A hand on a computer mouse, with a face mask in the background.

Taruna Goel (Canada)

“The one thing I am curious about is the impact of quarantine, social distancing and remote work on memory, cognition, learning and behaviour. As much as technology is helping us in the short-term, we are already seeing the impact of too many synchronous video calls in the form of ‘Zoom fatigue’.

L&D will need to critically explore the challenges of remote working and remote learning. Workplace learning and development will need to be guided by evidence-based research practices that consider factors including online distraction, laptop fatigue, work productivity along with employee mental health, emotional well-being and stress levels in a post-pandemic, technology-driven world.

If working collaboratively, from a distance, is the new normal in the long term, it will need the acquisition of new skills, attitudes and mindsets for optimum work performance. L&D will need to take the lead and enable the development of these skills, attitudes and mindsets. L&D will need to create the channels of learning, growth, communication and sharing and help employees learn new ways of working efficiently and effectively.

This does not mean more elearning, virtual webinars and online video meetings. Instead, I hope to see L&D step in as the curator of learning and connector of shared experiences, enabling employees to be more autonomous and self-directed in their continuous learning journeys.”

Mike Taylor (United States)

“After going through the experience of this pandemic, I think one of the silver linings for L&D will be that we will have tried a lot of new ways of thinking. We haven’t really had a choice have we?

One of the biggest changes should be a shift from the traditional focus on static stocks of knowledge (a course mindset) to consideration for information flows. Courses are time-consuming, expensive and most of them start to become out-dated as soon as they are created.

With the speed of today’s world and the shrinking shelf life of knowledge, we should be enabling our organizations to continually refresh their knowledge by participating in relevant flows of new knowledge. To quote Mark Britz, ‘The expectation has to change to where many people create and consume, learning together continuously.’

That means doing more curating from experts. It means helping the experts learn efficient ways to work out loud and share what they know. It means helping everyone ‘learn how to learn’ and take ownership of their own personal knowledge management process.

Think of knowledge like a virus. Unlike Corona, we actually want that to spread quickly. We should be scaling up channels to help people have conversations about what they’re learning. How can we use technology to put people into the same digital spaces to help learning ‘go viral’?

Instead of simply replicating classroom experiences in an online environment, this is an opportunity shift our thinking to consider a broad spectrum of alternatives. There will never be a better opportunity for tapping social tools like Microsoft Teams, Yammer, Jive, etc to unlock the knowledge trapped in the LMS and other stores of information all through your organization. That is just one of many possibilities. Look outside your organization to see what others are doing. The important thing is to try new things… experiment with new, better ideas. Call it a ‘pilot’ – isn’t everything right now a pilot anyway? Ask for forgiveness instead of permission. Just do it.

In our new world the skill of learning is becoming more important than ever before. As Jack Welch once said, ‘An organization’s ability to learn, and translate that learning into action rapidly, is the ultimate competitive advantage.'”

Mayra Aixa Villar (Argentina)

* DIRECTIONS
Output the stretch of the commentary on workplace learning after the pandemic from "Mike Taylor (United" through "choice have we?", word for word.

* RECORDS SUPPLIED
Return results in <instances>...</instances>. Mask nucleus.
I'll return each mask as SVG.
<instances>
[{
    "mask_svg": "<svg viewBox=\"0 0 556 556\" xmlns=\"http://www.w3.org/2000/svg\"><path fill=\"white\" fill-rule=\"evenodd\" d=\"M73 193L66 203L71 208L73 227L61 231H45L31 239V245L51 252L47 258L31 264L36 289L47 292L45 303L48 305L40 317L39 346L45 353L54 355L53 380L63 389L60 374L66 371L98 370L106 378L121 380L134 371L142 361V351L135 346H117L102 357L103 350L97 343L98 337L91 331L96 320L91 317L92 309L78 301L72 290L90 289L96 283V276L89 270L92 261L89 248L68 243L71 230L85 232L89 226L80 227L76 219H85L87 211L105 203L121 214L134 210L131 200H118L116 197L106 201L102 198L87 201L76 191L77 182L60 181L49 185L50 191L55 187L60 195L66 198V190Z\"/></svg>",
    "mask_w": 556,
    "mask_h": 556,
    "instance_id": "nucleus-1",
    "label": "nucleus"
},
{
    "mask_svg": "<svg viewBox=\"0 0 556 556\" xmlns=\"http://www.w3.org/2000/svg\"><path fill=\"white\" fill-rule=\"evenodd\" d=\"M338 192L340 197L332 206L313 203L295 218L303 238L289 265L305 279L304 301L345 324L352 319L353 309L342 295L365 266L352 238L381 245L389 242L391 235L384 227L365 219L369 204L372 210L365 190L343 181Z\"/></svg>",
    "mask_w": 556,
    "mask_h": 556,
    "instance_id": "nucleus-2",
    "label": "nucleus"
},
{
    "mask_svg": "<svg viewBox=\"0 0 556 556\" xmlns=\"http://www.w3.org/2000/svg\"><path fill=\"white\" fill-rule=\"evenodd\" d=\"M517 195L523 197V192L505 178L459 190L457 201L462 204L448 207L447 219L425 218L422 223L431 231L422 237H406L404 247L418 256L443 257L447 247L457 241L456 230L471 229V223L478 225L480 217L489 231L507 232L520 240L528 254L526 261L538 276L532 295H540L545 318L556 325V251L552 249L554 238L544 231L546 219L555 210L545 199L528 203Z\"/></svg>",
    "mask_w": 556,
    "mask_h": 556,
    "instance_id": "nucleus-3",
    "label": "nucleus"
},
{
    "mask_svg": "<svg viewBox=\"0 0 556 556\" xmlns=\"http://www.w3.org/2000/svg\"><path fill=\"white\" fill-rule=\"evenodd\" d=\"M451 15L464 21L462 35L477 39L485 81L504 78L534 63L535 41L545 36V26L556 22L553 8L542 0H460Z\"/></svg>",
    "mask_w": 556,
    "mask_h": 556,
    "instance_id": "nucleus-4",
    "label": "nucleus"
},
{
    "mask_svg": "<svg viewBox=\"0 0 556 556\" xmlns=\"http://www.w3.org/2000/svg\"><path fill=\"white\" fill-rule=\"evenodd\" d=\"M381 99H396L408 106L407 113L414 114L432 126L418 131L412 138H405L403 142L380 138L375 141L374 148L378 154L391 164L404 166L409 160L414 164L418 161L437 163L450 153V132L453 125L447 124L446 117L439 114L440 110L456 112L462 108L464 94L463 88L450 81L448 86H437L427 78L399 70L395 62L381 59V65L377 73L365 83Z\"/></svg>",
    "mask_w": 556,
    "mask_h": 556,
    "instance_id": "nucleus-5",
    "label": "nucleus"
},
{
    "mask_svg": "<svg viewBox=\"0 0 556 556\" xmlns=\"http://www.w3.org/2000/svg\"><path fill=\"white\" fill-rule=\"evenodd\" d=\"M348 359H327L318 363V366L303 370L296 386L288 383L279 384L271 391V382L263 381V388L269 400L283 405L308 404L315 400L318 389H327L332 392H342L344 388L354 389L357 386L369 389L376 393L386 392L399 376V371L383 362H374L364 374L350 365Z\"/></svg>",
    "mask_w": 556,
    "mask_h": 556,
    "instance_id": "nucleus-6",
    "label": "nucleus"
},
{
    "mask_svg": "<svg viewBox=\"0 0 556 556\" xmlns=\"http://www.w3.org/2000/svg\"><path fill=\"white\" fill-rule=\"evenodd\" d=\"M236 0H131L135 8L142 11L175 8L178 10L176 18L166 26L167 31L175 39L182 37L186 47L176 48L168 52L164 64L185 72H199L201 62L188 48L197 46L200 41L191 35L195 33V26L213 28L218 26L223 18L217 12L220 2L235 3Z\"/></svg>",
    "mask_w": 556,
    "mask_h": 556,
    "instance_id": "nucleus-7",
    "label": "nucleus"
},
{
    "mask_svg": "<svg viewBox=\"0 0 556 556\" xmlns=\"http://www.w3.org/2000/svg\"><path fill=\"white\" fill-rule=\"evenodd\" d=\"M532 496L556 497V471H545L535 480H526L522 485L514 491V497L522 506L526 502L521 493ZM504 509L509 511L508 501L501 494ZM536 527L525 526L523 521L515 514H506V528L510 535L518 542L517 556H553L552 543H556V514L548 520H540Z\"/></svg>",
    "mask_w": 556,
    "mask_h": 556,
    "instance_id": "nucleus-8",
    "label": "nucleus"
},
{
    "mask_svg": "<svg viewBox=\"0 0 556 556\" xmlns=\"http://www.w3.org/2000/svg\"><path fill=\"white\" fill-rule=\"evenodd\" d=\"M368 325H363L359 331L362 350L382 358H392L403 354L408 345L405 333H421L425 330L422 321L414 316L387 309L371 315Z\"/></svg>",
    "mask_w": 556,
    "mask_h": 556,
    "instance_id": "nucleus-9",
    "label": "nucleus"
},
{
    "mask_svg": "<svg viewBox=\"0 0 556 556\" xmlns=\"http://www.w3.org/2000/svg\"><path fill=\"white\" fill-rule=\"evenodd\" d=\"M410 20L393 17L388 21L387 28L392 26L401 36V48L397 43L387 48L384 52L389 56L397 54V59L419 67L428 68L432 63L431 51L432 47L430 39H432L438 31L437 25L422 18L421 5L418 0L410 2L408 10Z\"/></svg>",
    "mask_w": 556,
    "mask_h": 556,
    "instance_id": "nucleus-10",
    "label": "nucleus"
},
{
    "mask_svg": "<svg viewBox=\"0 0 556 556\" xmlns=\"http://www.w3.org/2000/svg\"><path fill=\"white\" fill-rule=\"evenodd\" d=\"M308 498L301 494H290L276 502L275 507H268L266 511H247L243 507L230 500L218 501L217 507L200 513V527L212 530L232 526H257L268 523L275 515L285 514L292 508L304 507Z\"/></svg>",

* WRITTEN ANSWER
Mike Taylor (United States)

“After going through the experience of this pandemic, I think one of the silver linings for L&D will be that we will have tried a lot of new ways of thinking. We haven’t really had a choice have we?